Graphical processing units (GPUs) were originally intended to enhance the visual performance of computers, such as in multimedia or gaming applications. By design, they are throughput oriented and allow for many (10s of thousands) of threads. The number of registers per thread is also large, but cache is small and primarily for staging and buffering I/O to the CPU.
We can compare a CPU to a basic highway with four lanes. As more and more cars enter (assuming no signal on the on-ramp), traffic starts to build up and throughput decreases. However, cars enter and exit freely.

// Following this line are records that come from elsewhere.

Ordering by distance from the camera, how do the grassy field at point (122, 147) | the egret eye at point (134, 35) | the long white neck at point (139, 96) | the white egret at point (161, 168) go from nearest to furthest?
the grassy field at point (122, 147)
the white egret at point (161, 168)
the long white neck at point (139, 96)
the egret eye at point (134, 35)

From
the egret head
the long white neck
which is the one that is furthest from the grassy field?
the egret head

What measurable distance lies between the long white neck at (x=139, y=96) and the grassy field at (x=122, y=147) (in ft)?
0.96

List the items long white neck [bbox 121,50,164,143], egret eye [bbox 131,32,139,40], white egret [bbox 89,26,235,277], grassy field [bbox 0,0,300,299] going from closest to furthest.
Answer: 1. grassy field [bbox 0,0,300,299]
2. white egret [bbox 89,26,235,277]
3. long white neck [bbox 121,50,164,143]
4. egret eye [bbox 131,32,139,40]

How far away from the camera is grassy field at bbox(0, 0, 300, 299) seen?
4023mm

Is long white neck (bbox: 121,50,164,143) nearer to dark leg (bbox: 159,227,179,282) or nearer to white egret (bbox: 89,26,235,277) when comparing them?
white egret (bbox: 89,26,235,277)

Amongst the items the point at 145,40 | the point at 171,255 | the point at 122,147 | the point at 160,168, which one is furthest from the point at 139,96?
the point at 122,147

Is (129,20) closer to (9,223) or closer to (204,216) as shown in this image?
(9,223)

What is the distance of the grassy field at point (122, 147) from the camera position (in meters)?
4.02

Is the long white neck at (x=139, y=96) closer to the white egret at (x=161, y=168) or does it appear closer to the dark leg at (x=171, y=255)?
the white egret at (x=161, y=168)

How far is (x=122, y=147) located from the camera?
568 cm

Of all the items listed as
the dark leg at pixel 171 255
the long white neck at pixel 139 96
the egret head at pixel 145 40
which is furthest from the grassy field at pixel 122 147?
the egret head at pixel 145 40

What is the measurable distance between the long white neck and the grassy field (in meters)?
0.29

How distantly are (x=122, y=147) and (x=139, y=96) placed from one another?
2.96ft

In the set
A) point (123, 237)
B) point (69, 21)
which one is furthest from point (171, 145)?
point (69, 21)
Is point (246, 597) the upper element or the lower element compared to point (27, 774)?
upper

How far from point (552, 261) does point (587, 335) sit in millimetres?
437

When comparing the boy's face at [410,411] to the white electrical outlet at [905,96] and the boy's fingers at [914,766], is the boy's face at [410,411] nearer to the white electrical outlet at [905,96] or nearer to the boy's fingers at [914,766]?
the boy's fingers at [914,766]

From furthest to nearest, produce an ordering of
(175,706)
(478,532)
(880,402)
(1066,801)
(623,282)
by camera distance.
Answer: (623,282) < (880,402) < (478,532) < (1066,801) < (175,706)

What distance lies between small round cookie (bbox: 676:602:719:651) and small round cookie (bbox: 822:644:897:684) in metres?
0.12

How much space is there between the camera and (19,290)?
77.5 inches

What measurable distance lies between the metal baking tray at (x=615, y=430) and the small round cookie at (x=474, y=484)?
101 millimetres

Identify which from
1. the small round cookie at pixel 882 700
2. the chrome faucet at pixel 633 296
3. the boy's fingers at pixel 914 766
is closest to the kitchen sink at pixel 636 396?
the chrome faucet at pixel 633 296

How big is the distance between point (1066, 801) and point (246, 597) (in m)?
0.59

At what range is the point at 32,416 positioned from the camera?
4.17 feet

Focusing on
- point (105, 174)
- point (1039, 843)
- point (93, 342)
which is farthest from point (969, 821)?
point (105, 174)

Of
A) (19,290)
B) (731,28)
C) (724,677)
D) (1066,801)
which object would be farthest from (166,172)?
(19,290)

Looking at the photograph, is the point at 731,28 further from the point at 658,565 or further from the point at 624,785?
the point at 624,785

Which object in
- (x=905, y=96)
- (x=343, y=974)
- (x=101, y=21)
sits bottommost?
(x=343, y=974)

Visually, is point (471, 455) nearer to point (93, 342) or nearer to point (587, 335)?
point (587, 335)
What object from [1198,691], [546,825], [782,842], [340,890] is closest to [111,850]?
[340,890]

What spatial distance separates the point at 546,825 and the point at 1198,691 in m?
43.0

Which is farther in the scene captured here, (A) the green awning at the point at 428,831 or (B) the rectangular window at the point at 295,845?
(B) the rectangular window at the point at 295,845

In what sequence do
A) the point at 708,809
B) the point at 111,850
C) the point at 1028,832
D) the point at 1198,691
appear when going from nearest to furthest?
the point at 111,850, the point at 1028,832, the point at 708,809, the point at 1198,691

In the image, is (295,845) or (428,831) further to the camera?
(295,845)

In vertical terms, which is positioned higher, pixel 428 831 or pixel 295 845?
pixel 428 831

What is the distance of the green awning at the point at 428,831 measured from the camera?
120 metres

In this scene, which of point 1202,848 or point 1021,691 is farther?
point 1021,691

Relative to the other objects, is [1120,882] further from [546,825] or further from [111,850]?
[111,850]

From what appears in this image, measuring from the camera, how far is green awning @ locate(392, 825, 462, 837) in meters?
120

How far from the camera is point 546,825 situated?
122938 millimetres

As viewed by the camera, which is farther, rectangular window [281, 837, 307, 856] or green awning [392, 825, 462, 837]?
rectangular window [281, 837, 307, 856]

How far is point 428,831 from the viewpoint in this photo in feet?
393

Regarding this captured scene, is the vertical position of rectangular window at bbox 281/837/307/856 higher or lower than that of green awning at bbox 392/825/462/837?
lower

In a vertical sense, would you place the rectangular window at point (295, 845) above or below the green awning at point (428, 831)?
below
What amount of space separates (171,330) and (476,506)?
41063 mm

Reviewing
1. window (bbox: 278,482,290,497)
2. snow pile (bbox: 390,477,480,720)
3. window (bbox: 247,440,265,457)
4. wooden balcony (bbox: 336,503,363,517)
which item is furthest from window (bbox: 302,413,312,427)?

GPUs, on the other hand, are like a highway with a 100 lanes. However, cars have to wait for a signal before they can enter or exit, resulting in possible latency despite absurdly high throughput. For a given cohort of cars on the highway, the slowest car defines the driving time for all other cars. To minimize latency, the highway is endowed with an exceedingly large number of lanes.
CPU vs. CPU+GPU Performance
Based on projects funded by NSF's Petascale Computing Resource Allocations, heterogeneous systems based on CPU and GPU computing units are generally capable of 2.5 to 7 times greater performance over pure CPU implementations.
Software development for heterogeneous systems is the most significant challenge preventing broader usage of CPU-GPU technology. Specifically, developers need good libraries that scale and are portable. While this is an active area of research, the technology is still new and the software barrier is likely keeping many researchers that would benefit from GPU-based supercomputers on the side-lines. Of primary concern is memory management between the GPU and CPU.
Scalability and Portability
Scalable applications are those that run on new generations of the same core. Alternatively, a scalable app runs efficiently on more of the same cores it was developed on.
Portable applications can run on different types of cores (Intel, AMD, NVIDIA) with different interfaces and system organization.
The time required to develop an application for a supercomputer is substantial. To paraphrase Professor Hwu at UIUC, the development of scalable and portable libraries may be the best legacy this generation of developers can leave for the future.
Limitations of Heterogeneous Systems
Regardless of what system you are running on, algorithmic complexity is a primary concern. Even on a supercomputer, algorithms with quadratic or n log(n) complexity can grow to the point that calculations are not feasible.